Given task 1
Decide whether each statement below agrees with the Lexer patch. Answer yes or no for each one, and quote the words of the patch that settle it.
(a) The revision was updated to Diff 102110.
(b) The comment says the new tests for `isNewLineEscaped` broke some corner cases.
(c) The patch touches the file unittests/Lex/LexerTest.cpp.
Given task 2
Copy the Lexer patch from "Index: unittests/Lex/LexerTest.cpp" to "The test fixture.", and swap "test fixture" for "test harness".
Given task 3
Continue the Lexer patch, starting right after the last line shown.

Source text
● ● ● ●
[PATCH] D30748: [Lexer] Finding beginning of token with escaped new line

Paweł Żukowski via Phabricator via cfe-commits Sat, 10 Jun 2017 05:42:20 -0700

idlecode updated this revision to Diff 102110.
idlecode added a comment.

Added tests for `isNewLineEscaped` - this fixed some corner cases



https://reviews.llvm.org/D30748

Files:
  lib/Lex/Lexer.cpp
  unittests/Lex/LexerTest.cpp

Index: unittests/Lex/LexerTest.cpp
===================================================================
--- unittests/Lex/LexerTest.cpp
+++ unittests/Lex/LexerTest.cpp
@@ -25,6 +25,8 @@
 
 using namespace clang;
 
+bool isNewLineEscaped(const char *BufferStart, const char *Str);
+
 namespace {
 
 // The test fixture.
@@ -365,4 +367,53 @@
   EXPECT_EQ(SourceMgr.getFileIDSize(SourceMgr.getFileID(helper1ArgLoc)), 8U);
 }
 
+TEST_F(LexerTest, IsNewLineEscapedValid) {
+  std::vector<std::pair<bool, std::string>> TestLines = {
+      {true, "\\\r"},    {true, "\\\n"},        {true, "\\\r\n"},
+      {true, "\\\n\r"},  {true, "\\ \t\v\f\r"}, {true, "\\ \t\v\f\r\n"},
+      {false, "\\\r\r"}, {false, "\\\r\r\n"},   {false, "\\\n\n"},
+      {false, "\r"},     {false, "\n"},         {false, "\r\n"},
+      {false, "\n\r"},   {false, "\r\r"},       {false, "\n\n"}};
+
+  int i = 1;
+  for (const std::pair<bool, std::string> &Pattern : TestLines) {
+    bool IsEscaped = Pattern.first;
+    const std::string &Line = Pattern.second;
+    EXPECT_EQ(IsEscaped,
+              isNewLineEscaped(Line.c_str(), Line.c_str() + Line.length() - 1))
● ● ● ●
Record list

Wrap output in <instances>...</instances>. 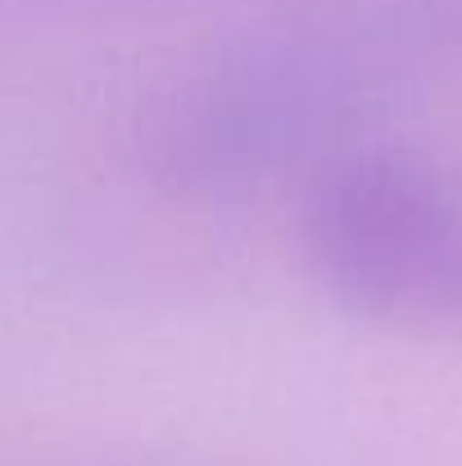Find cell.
<instances>
[{
	"mask_svg": "<svg viewBox=\"0 0 462 466\" xmlns=\"http://www.w3.org/2000/svg\"><path fill=\"white\" fill-rule=\"evenodd\" d=\"M308 268L344 309L431 326L462 317V177L408 146L331 158L300 213Z\"/></svg>",
	"mask_w": 462,
	"mask_h": 466,
	"instance_id": "1",
	"label": "cell"
}]
</instances>
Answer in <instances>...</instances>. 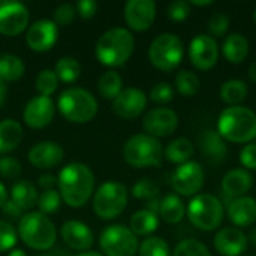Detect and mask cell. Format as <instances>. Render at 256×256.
I'll return each mask as SVG.
<instances>
[{
  "label": "cell",
  "instance_id": "cell-17",
  "mask_svg": "<svg viewBox=\"0 0 256 256\" xmlns=\"http://www.w3.org/2000/svg\"><path fill=\"white\" fill-rule=\"evenodd\" d=\"M156 18V3L153 0H129L124 4L126 24L135 32L148 30Z\"/></svg>",
  "mask_w": 256,
  "mask_h": 256
},
{
  "label": "cell",
  "instance_id": "cell-31",
  "mask_svg": "<svg viewBox=\"0 0 256 256\" xmlns=\"http://www.w3.org/2000/svg\"><path fill=\"white\" fill-rule=\"evenodd\" d=\"M26 72L24 62L15 54H0V80L4 81H18Z\"/></svg>",
  "mask_w": 256,
  "mask_h": 256
},
{
  "label": "cell",
  "instance_id": "cell-43",
  "mask_svg": "<svg viewBox=\"0 0 256 256\" xmlns=\"http://www.w3.org/2000/svg\"><path fill=\"white\" fill-rule=\"evenodd\" d=\"M174 99V90L168 82H158L150 90V100L154 104H168Z\"/></svg>",
  "mask_w": 256,
  "mask_h": 256
},
{
  "label": "cell",
  "instance_id": "cell-25",
  "mask_svg": "<svg viewBox=\"0 0 256 256\" xmlns=\"http://www.w3.org/2000/svg\"><path fill=\"white\" fill-rule=\"evenodd\" d=\"M39 195L36 188L28 180H18L9 190V201H12L20 210L28 212L38 204Z\"/></svg>",
  "mask_w": 256,
  "mask_h": 256
},
{
  "label": "cell",
  "instance_id": "cell-3",
  "mask_svg": "<svg viewBox=\"0 0 256 256\" xmlns=\"http://www.w3.org/2000/svg\"><path fill=\"white\" fill-rule=\"evenodd\" d=\"M135 39L132 33L123 27L106 30L96 42L94 54L98 60L108 68L123 66L132 56Z\"/></svg>",
  "mask_w": 256,
  "mask_h": 256
},
{
  "label": "cell",
  "instance_id": "cell-11",
  "mask_svg": "<svg viewBox=\"0 0 256 256\" xmlns=\"http://www.w3.org/2000/svg\"><path fill=\"white\" fill-rule=\"evenodd\" d=\"M204 170L198 162L189 160L176 168L171 176L172 189L183 196L196 195L204 186Z\"/></svg>",
  "mask_w": 256,
  "mask_h": 256
},
{
  "label": "cell",
  "instance_id": "cell-4",
  "mask_svg": "<svg viewBox=\"0 0 256 256\" xmlns=\"http://www.w3.org/2000/svg\"><path fill=\"white\" fill-rule=\"evenodd\" d=\"M18 236L30 249L50 250L56 244L57 230L48 216L40 212H28L20 219Z\"/></svg>",
  "mask_w": 256,
  "mask_h": 256
},
{
  "label": "cell",
  "instance_id": "cell-35",
  "mask_svg": "<svg viewBox=\"0 0 256 256\" xmlns=\"http://www.w3.org/2000/svg\"><path fill=\"white\" fill-rule=\"evenodd\" d=\"M176 88L180 94L192 98L200 92V78L192 70H180L176 75Z\"/></svg>",
  "mask_w": 256,
  "mask_h": 256
},
{
  "label": "cell",
  "instance_id": "cell-2",
  "mask_svg": "<svg viewBox=\"0 0 256 256\" xmlns=\"http://www.w3.org/2000/svg\"><path fill=\"white\" fill-rule=\"evenodd\" d=\"M218 134L231 142L246 144L256 138V114L246 106H228L218 118Z\"/></svg>",
  "mask_w": 256,
  "mask_h": 256
},
{
  "label": "cell",
  "instance_id": "cell-41",
  "mask_svg": "<svg viewBox=\"0 0 256 256\" xmlns=\"http://www.w3.org/2000/svg\"><path fill=\"white\" fill-rule=\"evenodd\" d=\"M230 28V18L228 15L222 14V12H218L214 14L210 20H208V24H207V30H208V34L212 38H222L226 34Z\"/></svg>",
  "mask_w": 256,
  "mask_h": 256
},
{
  "label": "cell",
  "instance_id": "cell-46",
  "mask_svg": "<svg viewBox=\"0 0 256 256\" xmlns=\"http://www.w3.org/2000/svg\"><path fill=\"white\" fill-rule=\"evenodd\" d=\"M76 16V9L74 4H69V3H63L60 6L56 8L54 10V22L57 26H68L70 24Z\"/></svg>",
  "mask_w": 256,
  "mask_h": 256
},
{
  "label": "cell",
  "instance_id": "cell-52",
  "mask_svg": "<svg viewBox=\"0 0 256 256\" xmlns=\"http://www.w3.org/2000/svg\"><path fill=\"white\" fill-rule=\"evenodd\" d=\"M6 94H8V88H6V86H4V82L0 80V108L4 105V102H6Z\"/></svg>",
  "mask_w": 256,
  "mask_h": 256
},
{
  "label": "cell",
  "instance_id": "cell-5",
  "mask_svg": "<svg viewBox=\"0 0 256 256\" xmlns=\"http://www.w3.org/2000/svg\"><path fill=\"white\" fill-rule=\"evenodd\" d=\"M57 105L62 116L70 123H88L98 114L96 98L81 87H70L62 92Z\"/></svg>",
  "mask_w": 256,
  "mask_h": 256
},
{
  "label": "cell",
  "instance_id": "cell-57",
  "mask_svg": "<svg viewBox=\"0 0 256 256\" xmlns=\"http://www.w3.org/2000/svg\"><path fill=\"white\" fill-rule=\"evenodd\" d=\"M76 256H104L100 255V254H98V252H82V254H80V255Z\"/></svg>",
  "mask_w": 256,
  "mask_h": 256
},
{
  "label": "cell",
  "instance_id": "cell-1",
  "mask_svg": "<svg viewBox=\"0 0 256 256\" xmlns=\"http://www.w3.org/2000/svg\"><path fill=\"white\" fill-rule=\"evenodd\" d=\"M57 184L62 201L72 208H80L88 202L94 192V174L87 165L72 162L62 168Z\"/></svg>",
  "mask_w": 256,
  "mask_h": 256
},
{
  "label": "cell",
  "instance_id": "cell-18",
  "mask_svg": "<svg viewBox=\"0 0 256 256\" xmlns=\"http://www.w3.org/2000/svg\"><path fill=\"white\" fill-rule=\"evenodd\" d=\"M146 106H147V94L135 87L124 88L112 100V111L124 120L136 118L144 112Z\"/></svg>",
  "mask_w": 256,
  "mask_h": 256
},
{
  "label": "cell",
  "instance_id": "cell-14",
  "mask_svg": "<svg viewBox=\"0 0 256 256\" xmlns=\"http://www.w3.org/2000/svg\"><path fill=\"white\" fill-rule=\"evenodd\" d=\"M178 126V116L170 108H153L142 120V128L147 135L153 138H165L176 132Z\"/></svg>",
  "mask_w": 256,
  "mask_h": 256
},
{
  "label": "cell",
  "instance_id": "cell-53",
  "mask_svg": "<svg viewBox=\"0 0 256 256\" xmlns=\"http://www.w3.org/2000/svg\"><path fill=\"white\" fill-rule=\"evenodd\" d=\"M248 75H249V80H250L252 82H256V62H254V63L250 64V68H249V70H248Z\"/></svg>",
  "mask_w": 256,
  "mask_h": 256
},
{
  "label": "cell",
  "instance_id": "cell-30",
  "mask_svg": "<svg viewBox=\"0 0 256 256\" xmlns=\"http://www.w3.org/2000/svg\"><path fill=\"white\" fill-rule=\"evenodd\" d=\"M130 231L135 236H150L159 228V216L150 210H140L130 218Z\"/></svg>",
  "mask_w": 256,
  "mask_h": 256
},
{
  "label": "cell",
  "instance_id": "cell-54",
  "mask_svg": "<svg viewBox=\"0 0 256 256\" xmlns=\"http://www.w3.org/2000/svg\"><path fill=\"white\" fill-rule=\"evenodd\" d=\"M248 242H250L254 246H256V226H254V228L250 230V232H249V236H248Z\"/></svg>",
  "mask_w": 256,
  "mask_h": 256
},
{
  "label": "cell",
  "instance_id": "cell-45",
  "mask_svg": "<svg viewBox=\"0 0 256 256\" xmlns=\"http://www.w3.org/2000/svg\"><path fill=\"white\" fill-rule=\"evenodd\" d=\"M190 12H192V6L189 2H184V0L172 2L166 9V15L172 21H184L190 15Z\"/></svg>",
  "mask_w": 256,
  "mask_h": 256
},
{
  "label": "cell",
  "instance_id": "cell-33",
  "mask_svg": "<svg viewBox=\"0 0 256 256\" xmlns=\"http://www.w3.org/2000/svg\"><path fill=\"white\" fill-rule=\"evenodd\" d=\"M98 92L104 99H116L123 92V80L116 70H106L98 80Z\"/></svg>",
  "mask_w": 256,
  "mask_h": 256
},
{
  "label": "cell",
  "instance_id": "cell-8",
  "mask_svg": "<svg viewBox=\"0 0 256 256\" xmlns=\"http://www.w3.org/2000/svg\"><path fill=\"white\" fill-rule=\"evenodd\" d=\"M129 200V192L124 184L118 182L102 183L93 196V212L102 220H111L120 216Z\"/></svg>",
  "mask_w": 256,
  "mask_h": 256
},
{
  "label": "cell",
  "instance_id": "cell-47",
  "mask_svg": "<svg viewBox=\"0 0 256 256\" xmlns=\"http://www.w3.org/2000/svg\"><path fill=\"white\" fill-rule=\"evenodd\" d=\"M240 162L246 170H256V142L246 144L240 153Z\"/></svg>",
  "mask_w": 256,
  "mask_h": 256
},
{
  "label": "cell",
  "instance_id": "cell-27",
  "mask_svg": "<svg viewBox=\"0 0 256 256\" xmlns=\"http://www.w3.org/2000/svg\"><path fill=\"white\" fill-rule=\"evenodd\" d=\"M22 128L16 120L4 118L0 122V154L15 150L22 141Z\"/></svg>",
  "mask_w": 256,
  "mask_h": 256
},
{
  "label": "cell",
  "instance_id": "cell-12",
  "mask_svg": "<svg viewBox=\"0 0 256 256\" xmlns=\"http://www.w3.org/2000/svg\"><path fill=\"white\" fill-rule=\"evenodd\" d=\"M189 58L198 70L206 72L214 68L219 58V45L216 39L207 33L196 34L189 45Z\"/></svg>",
  "mask_w": 256,
  "mask_h": 256
},
{
  "label": "cell",
  "instance_id": "cell-38",
  "mask_svg": "<svg viewBox=\"0 0 256 256\" xmlns=\"http://www.w3.org/2000/svg\"><path fill=\"white\" fill-rule=\"evenodd\" d=\"M172 256H212V254L201 242L195 238H186L176 246Z\"/></svg>",
  "mask_w": 256,
  "mask_h": 256
},
{
  "label": "cell",
  "instance_id": "cell-59",
  "mask_svg": "<svg viewBox=\"0 0 256 256\" xmlns=\"http://www.w3.org/2000/svg\"><path fill=\"white\" fill-rule=\"evenodd\" d=\"M254 16H255V21H256V8H255V12H254Z\"/></svg>",
  "mask_w": 256,
  "mask_h": 256
},
{
  "label": "cell",
  "instance_id": "cell-7",
  "mask_svg": "<svg viewBox=\"0 0 256 256\" xmlns=\"http://www.w3.org/2000/svg\"><path fill=\"white\" fill-rule=\"evenodd\" d=\"M189 222L204 231L212 232L218 230L224 220V206L219 198L210 194H200L188 206Z\"/></svg>",
  "mask_w": 256,
  "mask_h": 256
},
{
  "label": "cell",
  "instance_id": "cell-32",
  "mask_svg": "<svg viewBox=\"0 0 256 256\" xmlns=\"http://www.w3.org/2000/svg\"><path fill=\"white\" fill-rule=\"evenodd\" d=\"M248 84L242 80H228L220 87V99L230 106H237L248 98Z\"/></svg>",
  "mask_w": 256,
  "mask_h": 256
},
{
  "label": "cell",
  "instance_id": "cell-10",
  "mask_svg": "<svg viewBox=\"0 0 256 256\" xmlns=\"http://www.w3.org/2000/svg\"><path fill=\"white\" fill-rule=\"evenodd\" d=\"M99 246L105 256H135L138 254V238L124 225H111L99 237Z\"/></svg>",
  "mask_w": 256,
  "mask_h": 256
},
{
  "label": "cell",
  "instance_id": "cell-36",
  "mask_svg": "<svg viewBox=\"0 0 256 256\" xmlns=\"http://www.w3.org/2000/svg\"><path fill=\"white\" fill-rule=\"evenodd\" d=\"M140 256H171L168 243L160 237H147L138 248Z\"/></svg>",
  "mask_w": 256,
  "mask_h": 256
},
{
  "label": "cell",
  "instance_id": "cell-34",
  "mask_svg": "<svg viewBox=\"0 0 256 256\" xmlns=\"http://www.w3.org/2000/svg\"><path fill=\"white\" fill-rule=\"evenodd\" d=\"M54 72L58 81L70 84V82H75L81 76V64L74 57H62L57 60Z\"/></svg>",
  "mask_w": 256,
  "mask_h": 256
},
{
  "label": "cell",
  "instance_id": "cell-40",
  "mask_svg": "<svg viewBox=\"0 0 256 256\" xmlns=\"http://www.w3.org/2000/svg\"><path fill=\"white\" fill-rule=\"evenodd\" d=\"M60 204H62V196H60V192H57L56 189L44 190L38 200V207L40 213L45 216L56 213L60 208Z\"/></svg>",
  "mask_w": 256,
  "mask_h": 256
},
{
  "label": "cell",
  "instance_id": "cell-22",
  "mask_svg": "<svg viewBox=\"0 0 256 256\" xmlns=\"http://www.w3.org/2000/svg\"><path fill=\"white\" fill-rule=\"evenodd\" d=\"M254 186V177L248 170L236 168L225 174L222 180V190L230 198H242L246 196V194Z\"/></svg>",
  "mask_w": 256,
  "mask_h": 256
},
{
  "label": "cell",
  "instance_id": "cell-39",
  "mask_svg": "<svg viewBox=\"0 0 256 256\" xmlns=\"http://www.w3.org/2000/svg\"><path fill=\"white\" fill-rule=\"evenodd\" d=\"M132 195L141 201H153L159 195V186L152 178H141L132 188Z\"/></svg>",
  "mask_w": 256,
  "mask_h": 256
},
{
  "label": "cell",
  "instance_id": "cell-58",
  "mask_svg": "<svg viewBox=\"0 0 256 256\" xmlns=\"http://www.w3.org/2000/svg\"><path fill=\"white\" fill-rule=\"evenodd\" d=\"M36 256H58V254H57V250H56V254H40V255Z\"/></svg>",
  "mask_w": 256,
  "mask_h": 256
},
{
  "label": "cell",
  "instance_id": "cell-21",
  "mask_svg": "<svg viewBox=\"0 0 256 256\" xmlns=\"http://www.w3.org/2000/svg\"><path fill=\"white\" fill-rule=\"evenodd\" d=\"M214 249L222 256H240L248 249V237L238 228H224L214 236Z\"/></svg>",
  "mask_w": 256,
  "mask_h": 256
},
{
  "label": "cell",
  "instance_id": "cell-49",
  "mask_svg": "<svg viewBox=\"0 0 256 256\" xmlns=\"http://www.w3.org/2000/svg\"><path fill=\"white\" fill-rule=\"evenodd\" d=\"M2 210H3V213H4V216L9 218V219H18V218L22 214V210H20V208H18L12 201H9V200H8V202L3 206ZM20 219H21V218H20Z\"/></svg>",
  "mask_w": 256,
  "mask_h": 256
},
{
  "label": "cell",
  "instance_id": "cell-16",
  "mask_svg": "<svg viewBox=\"0 0 256 256\" xmlns=\"http://www.w3.org/2000/svg\"><path fill=\"white\" fill-rule=\"evenodd\" d=\"M56 114V106L51 98L46 96H34L32 98L22 111L24 123L32 129H44L48 126Z\"/></svg>",
  "mask_w": 256,
  "mask_h": 256
},
{
  "label": "cell",
  "instance_id": "cell-55",
  "mask_svg": "<svg viewBox=\"0 0 256 256\" xmlns=\"http://www.w3.org/2000/svg\"><path fill=\"white\" fill-rule=\"evenodd\" d=\"M189 3H190V6H210V4H213V2H212V0H206V2L194 0V2H189Z\"/></svg>",
  "mask_w": 256,
  "mask_h": 256
},
{
  "label": "cell",
  "instance_id": "cell-50",
  "mask_svg": "<svg viewBox=\"0 0 256 256\" xmlns=\"http://www.w3.org/2000/svg\"><path fill=\"white\" fill-rule=\"evenodd\" d=\"M38 184H39L44 190H51V189H54V186L57 184V180H56V177L51 176V174H44V176L39 177Z\"/></svg>",
  "mask_w": 256,
  "mask_h": 256
},
{
  "label": "cell",
  "instance_id": "cell-44",
  "mask_svg": "<svg viewBox=\"0 0 256 256\" xmlns=\"http://www.w3.org/2000/svg\"><path fill=\"white\" fill-rule=\"evenodd\" d=\"M0 176L3 178L15 180L21 176V164L10 156L0 158Z\"/></svg>",
  "mask_w": 256,
  "mask_h": 256
},
{
  "label": "cell",
  "instance_id": "cell-20",
  "mask_svg": "<svg viewBox=\"0 0 256 256\" xmlns=\"http://www.w3.org/2000/svg\"><path fill=\"white\" fill-rule=\"evenodd\" d=\"M28 162L38 170H50L57 166L63 158L64 152L60 144L54 141H40L28 150Z\"/></svg>",
  "mask_w": 256,
  "mask_h": 256
},
{
  "label": "cell",
  "instance_id": "cell-23",
  "mask_svg": "<svg viewBox=\"0 0 256 256\" xmlns=\"http://www.w3.org/2000/svg\"><path fill=\"white\" fill-rule=\"evenodd\" d=\"M228 216L238 228L252 226L256 222V201L248 195L232 200L228 207Z\"/></svg>",
  "mask_w": 256,
  "mask_h": 256
},
{
  "label": "cell",
  "instance_id": "cell-9",
  "mask_svg": "<svg viewBox=\"0 0 256 256\" xmlns=\"http://www.w3.org/2000/svg\"><path fill=\"white\" fill-rule=\"evenodd\" d=\"M183 42L174 33L159 34L153 39L148 48L150 63L162 72H172L174 69H177L183 60Z\"/></svg>",
  "mask_w": 256,
  "mask_h": 256
},
{
  "label": "cell",
  "instance_id": "cell-56",
  "mask_svg": "<svg viewBox=\"0 0 256 256\" xmlns=\"http://www.w3.org/2000/svg\"><path fill=\"white\" fill-rule=\"evenodd\" d=\"M8 256H27L26 254H24V250H21V249H12L9 254H8Z\"/></svg>",
  "mask_w": 256,
  "mask_h": 256
},
{
  "label": "cell",
  "instance_id": "cell-6",
  "mask_svg": "<svg viewBox=\"0 0 256 256\" xmlns=\"http://www.w3.org/2000/svg\"><path fill=\"white\" fill-rule=\"evenodd\" d=\"M123 158L126 164L134 168L156 166L164 158L162 144L158 138L147 134H136L126 141L123 147Z\"/></svg>",
  "mask_w": 256,
  "mask_h": 256
},
{
  "label": "cell",
  "instance_id": "cell-19",
  "mask_svg": "<svg viewBox=\"0 0 256 256\" xmlns=\"http://www.w3.org/2000/svg\"><path fill=\"white\" fill-rule=\"evenodd\" d=\"M60 236L63 243L76 252L88 250L94 243V236L92 230L80 220H68L62 225Z\"/></svg>",
  "mask_w": 256,
  "mask_h": 256
},
{
  "label": "cell",
  "instance_id": "cell-26",
  "mask_svg": "<svg viewBox=\"0 0 256 256\" xmlns=\"http://www.w3.org/2000/svg\"><path fill=\"white\" fill-rule=\"evenodd\" d=\"M222 52L230 63L238 64L249 56V40L242 33H231L222 44Z\"/></svg>",
  "mask_w": 256,
  "mask_h": 256
},
{
  "label": "cell",
  "instance_id": "cell-13",
  "mask_svg": "<svg viewBox=\"0 0 256 256\" xmlns=\"http://www.w3.org/2000/svg\"><path fill=\"white\" fill-rule=\"evenodd\" d=\"M28 9L14 0H0V33L4 36L21 34L28 26Z\"/></svg>",
  "mask_w": 256,
  "mask_h": 256
},
{
  "label": "cell",
  "instance_id": "cell-24",
  "mask_svg": "<svg viewBox=\"0 0 256 256\" xmlns=\"http://www.w3.org/2000/svg\"><path fill=\"white\" fill-rule=\"evenodd\" d=\"M200 150L212 164L219 165L225 160L228 148L225 140L216 130H204L200 135Z\"/></svg>",
  "mask_w": 256,
  "mask_h": 256
},
{
  "label": "cell",
  "instance_id": "cell-51",
  "mask_svg": "<svg viewBox=\"0 0 256 256\" xmlns=\"http://www.w3.org/2000/svg\"><path fill=\"white\" fill-rule=\"evenodd\" d=\"M8 202V190L4 188L3 183H0V208H3V206Z\"/></svg>",
  "mask_w": 256,
  "mask_h": 256
},
{
  "label": "cell",
  "instance_id": "cell-48",
  "mask_svg": "<svg viewBox=\"0 0 256 256\" xmlns=\"http://www.w3.org/2000/svg\"><path fill=\"white\" fill-rule=\"evenodd\" d=\"M75 9L81 18H92L98 12V3L94 0H81L75 4Z\"/></svg>",
  "mask_w": 256,
  "mask_h": 256
},
{
  "label": "cell",
  "instance_id": "cell-37",
  "mask_svg": "<svg viewBox=\"0 0 256 256\" xmlns=\"http://www.w3.org/2000/svg\"><path fill=\"white\" fill-rule=\"evenodd\" d=\"M34 87L40 96L50 98L52 93H56V90L58 87V78H57L56 72L51 69H42L34 80Z\"/></svg>",
  "mask_w": 256,
  "mask_h": 256
},
{
  "label": "cell",
  "instance_id": "cell-42",
  "mask_svg": "<svg viewBox=\"0 0 256 256\" xmlns=\"http://www.w3.org/2000/svg\"><path fill=\"white\" fill-rule=\"evenodd\" d=\"M18 234L14 228V225L8 220H0V252L12 250V248L16 244Z\"/></svg>",
  "mask_w": 256,
  "mask_h": 256
},
{
  "label": "cell",
  "instance_id": "cell-28",
  "mask_svg": "<svg viewBox=\"0 0 256 256\" xmlns=\"http://www.w3.org/2000/svg\"><path fill=\"white\" fill-rule=\"evenodd\" d=\"M184 213H186V207H184L183 201L180 200V196H177L176 194H170L160 200L158 214L166 224H171V225L180 224L184 218Z\"/></svg>",
  "mask_w": 256,
  "mask_h": 256
},
{
  "label": "cell",
  "instance_id": "cell-29",
  "mask_svg": "<svg viewBox=\"0 0 256 256\" xmlns=\"http://www.w3.org/2000/svg\"><path fill=\"white\" fill-rule=\"evenodd\" d=\"M194 153H195V147L189 138H176L166 146L164 156L166 158L168 162L182 165V164L189 162Z\"/></svg>",
  "mask_w": 256,
  "mask_h": 256
},
{
  "label": "cell",
  "instance_id": "cell-15",
  "mask_svg": "<svg viewBox=\"0 0 256 256\" xmlns=\"http://www.w3.org/2000/svg\"><path fill=\"white\" fill-rule=\"evenodd\" d=\"M58 38V26L52 20H38L34 21L27 33L26 40L32 51L36 52H45L50 51Z\"/></svg>",
  "mask_w": 256,
  "mask_h": 256
}]
</instances>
● ● ● ●
Expected output 1
(a) Yes: "idlecode updated this revision to Diff 102110."
(b) No: "Added tests for `isNewLineEscaped` - this fixed some corner cases"
(c) Yes: "unittests/Lex/LexerTest.cpp"

Expected output 2
Index: unittests/Lex/LexerTest.cpp
===================================================================
--- unittests/Lex/LexerTest.cpp
+++ unittests/Lex/LexerTest.cpp
@@ -25,6 +25,8 @@
 
 using namespace clang;
 
+bool isNewLineEscaped(const char *BufferStart, const char *Str);
+
 namespace {
 
 // The test harness.

Expected output 3
+        << "Pattern #" << i << " not recognized as escaped new line\n";
+    ++i;
+  }
+}
+
+TEST_F(LexerTest, GetBeginningOfTokenWithEscapedNewLine) {
+  // Each line should have the same length for
+  // further offset calculation to be more straightforward.
+  const unsigned IdentifierLength = 8;
+  std::string TextToLex = "rabarbar\n"
+                          "foo\\\nbar\n"
+                          "foo\\\rbar\n"
+                          "fo\\\r\nbar\n"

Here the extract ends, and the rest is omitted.